Sandria represented the Mother in a case involving her second child. The first child (a child with significant special needs) had already been placed in an SGO, and the Mother, Father and second child, a baby, were initially placed in a Parent and Child Foster placement. Both parents had a degree of learning difficulty.

However, the Father left the placement following serious allegations by the Mother of abuse and forced sexual intercourse, and Police were involved. Initially the Mother agreed to remain separate from the Father and to be further assessed as a single parent. Unfortunately she was unable to sustain separation, and withdrew her allegations to the Police. She decided to leave the placement, and return to living with the Father.

Upon the Mother leaving the placement an emergency hearing was sought. The Local Authority wished to seek a placement order with a view to adoption being the outcome.

Sandria’s client had acknowledged that she felt that she would be unable to parent this child as a single mother, being unable to give the child the sort of future that she would wish. The Father wished at this stage for the child to be placed in the care of both parents, or in his alone.

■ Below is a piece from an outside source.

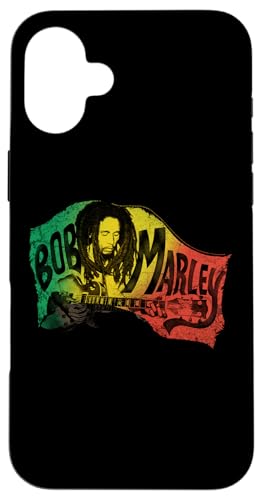 Bob Marley Akkorde Reggae Musik von Rock Off Hülle für iPhone 16 Plus Bob Marley Akkorde Reggae Musik von Rock Off Hülle für iPhone 16 Plus von F4nt4stic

However, a relative on the paternal side had come forward with a willingness to be considered for an SGO for the child, and it was agreed that an urgent viability assessment would be required. If positive this will delay the Final Hearing for a full SGO assessment to be carried out. If the viability is negative then the dates for the Final Hearing will remain

With Sandria’s support, the Mother has made a very sensitive and difficult decision and, despite her difficulties, came to the realisation that she would not be able to parent this child as she would wish. She is however hopeful that the assessment of the paternal relative is successful because it would be her ideal that the child remains in the family under an SGO, and Sandria’s sensitive and pragmatic advice has helped to ensure that she has a good understanding of what this would mean.